Joshin Luce Bachoux - Tout ce qui compte en cet instant

Voici à nouveau le livre d'une nonne zen. Il s'agit de petites tranches de vie saisie le plus souvent sur le vif. C'est parfois léger et inégal mais au moins ça ne ressasse pas trop les lieux communs du zen. Il date de 2009.

"Dans la salle d'attente du dentiste, je feuillette distraitement une revue jusqu'au moment où mon regard s'arrête sur les photos : ici un bassin aux lotus entouré d'herbes aquatiques (...) Depuis que je vis dans les montagnes, la nature m'appelle"

Encore un livre qui s'ouvre sur Mujo seppo, le chant du monde.

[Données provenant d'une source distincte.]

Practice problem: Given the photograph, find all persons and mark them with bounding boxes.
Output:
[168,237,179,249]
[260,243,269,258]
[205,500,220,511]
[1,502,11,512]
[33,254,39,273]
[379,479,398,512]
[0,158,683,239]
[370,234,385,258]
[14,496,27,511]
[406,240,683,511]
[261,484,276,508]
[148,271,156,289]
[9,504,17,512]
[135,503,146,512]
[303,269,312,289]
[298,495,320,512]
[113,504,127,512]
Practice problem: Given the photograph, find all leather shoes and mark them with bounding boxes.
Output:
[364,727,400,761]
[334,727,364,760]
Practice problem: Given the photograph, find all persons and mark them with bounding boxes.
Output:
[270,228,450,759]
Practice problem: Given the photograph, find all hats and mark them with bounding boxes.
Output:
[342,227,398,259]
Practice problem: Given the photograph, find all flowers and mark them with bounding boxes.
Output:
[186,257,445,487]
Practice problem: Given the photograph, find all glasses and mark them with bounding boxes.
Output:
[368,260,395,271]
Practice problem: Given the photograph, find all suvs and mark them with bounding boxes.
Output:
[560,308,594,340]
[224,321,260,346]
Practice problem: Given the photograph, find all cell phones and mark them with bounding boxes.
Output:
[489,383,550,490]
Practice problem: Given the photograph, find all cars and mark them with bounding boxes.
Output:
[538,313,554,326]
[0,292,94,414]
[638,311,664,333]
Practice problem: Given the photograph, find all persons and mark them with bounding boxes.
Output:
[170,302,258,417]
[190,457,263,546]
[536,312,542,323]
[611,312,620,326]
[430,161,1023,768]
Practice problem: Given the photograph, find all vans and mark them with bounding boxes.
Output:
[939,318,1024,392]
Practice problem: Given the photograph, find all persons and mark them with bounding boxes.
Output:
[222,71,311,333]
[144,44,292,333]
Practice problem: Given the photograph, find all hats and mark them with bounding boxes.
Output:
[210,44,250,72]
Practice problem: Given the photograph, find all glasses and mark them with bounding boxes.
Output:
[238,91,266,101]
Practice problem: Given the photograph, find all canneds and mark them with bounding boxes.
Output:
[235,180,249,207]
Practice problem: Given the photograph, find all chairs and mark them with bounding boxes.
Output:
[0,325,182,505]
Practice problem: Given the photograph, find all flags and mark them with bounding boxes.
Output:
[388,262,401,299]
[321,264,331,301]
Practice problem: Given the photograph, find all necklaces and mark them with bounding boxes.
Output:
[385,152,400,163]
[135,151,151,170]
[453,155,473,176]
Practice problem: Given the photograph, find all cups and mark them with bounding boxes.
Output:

"Je me souviens que lorsque j'étais plus jeune, ma mère me répétait que je ne savais pas voir un arbre:"il faudrait qu'il te morde le nez" (...) "Plus tard pourtant (...) je compris ce qu'elle voulait dire :  pour la première fois je voyais un arbre, puis un autre, et d'autres encore... Non seulement ils étaient tous différents, mais je découvrais que le vert se déclinait en mille nuances en reflets inépuisables." C'était comme un éveil au monde; je vois que le doux frémissement argent des oliviers se détachait sur le vert profond des grands cyprès; que le vert fané des feuilles de chêne ne se confondait pas avec la douceur des amandiers.. (pourtant, longtemps encore la nature n'allait rester qu'un cadre pour mes plaisirs et mes émotions. Mais à vivre dans la beauté petit à petit, le cœur s'éveille. Ce fut la montagne qui me l'enseigna (...) je pris conscience de mon poids sur la terre et de la solidité de la terre sous mes pieds. Je marche sur du vivant"

Ah j'ai eu peur qu'elle n'arrive pas à la dimension vivante de ce qui nous entoure.C'est une chose de percevoir la beauté du monde. C'en est une autre d'en percevoir le caractère vivant.

---------Edit------------

Je viens de le terminer. Je reviens sur ce que j'ai écrit. Ce n'est pas toujours léger mais c'est souvent profond. Comme par hasard les deux chapitres que je préfère sont ceux qui ouvrent et ferment le livre.

"- Que fais-tu grand-mère, assise là, dehors, toute seule?
-Eh bien, vois-tu, j'apprends. J'apprends le petit, le minuscule, l'infini. J'apprends les os qui craquent, le regard qui se détourne. J'apprends à être transparente, à regarder au lieu d'être regardée. (...)
-Comment est-ce que tu apprends tout cela, grand-mère?
-J'apprends avec les arbres, et avec les oiseaux, j'apprends avec les nuages. J'apprends à rester en place, et à vivre dans le silence. J'apprends à garder les yeux ouverts et à écouter le vent, j'apprends la patience et aussi l'ennui. (...) J'apprends à passer sans laisser de traces, à perdre sans retenir et à recommencer sans me lasser. J'apprends à me réjouir au début du printemps et à la fin de l'automne, à voir un arc-en-ciel dans une goutte de pluie et une vie entière dans une gouttelette de soleil qui scintille sur une pierre. (...)
-Grand-mère, je ne comprends pas, pourquoi apprendre tout ça?
- (...) Parce que, avec l'élan de la vague et le long retrait des marées, j'apprends à voir du bout des doigts et à écouter avec les yeux. J'apprends qu'il n'est pas de temps perdu, ni de temps gagné mais que l'infini est là, dans chaque instant, cadeau trop souvent refusé dans le torrent des jours.
 C'est étonnant je pensais que Mujo Seppo était une thématique que l'on trouvait assez peu chez les occidentaux... Évidement, à force de fréquenter des pensées extra-occidentales on commence à écouter avec les yeux et voir en touchant le réel. 

Pour conclure je dirais que c'est un livre très agréable à lire. Il y a quelques chapitres sur ses séjours au Japon, on aurait bien aimé qu'il y en ait davantage.  Plusieurs chapitres m'ont vraiment touché mais je n'en dirais pas plus.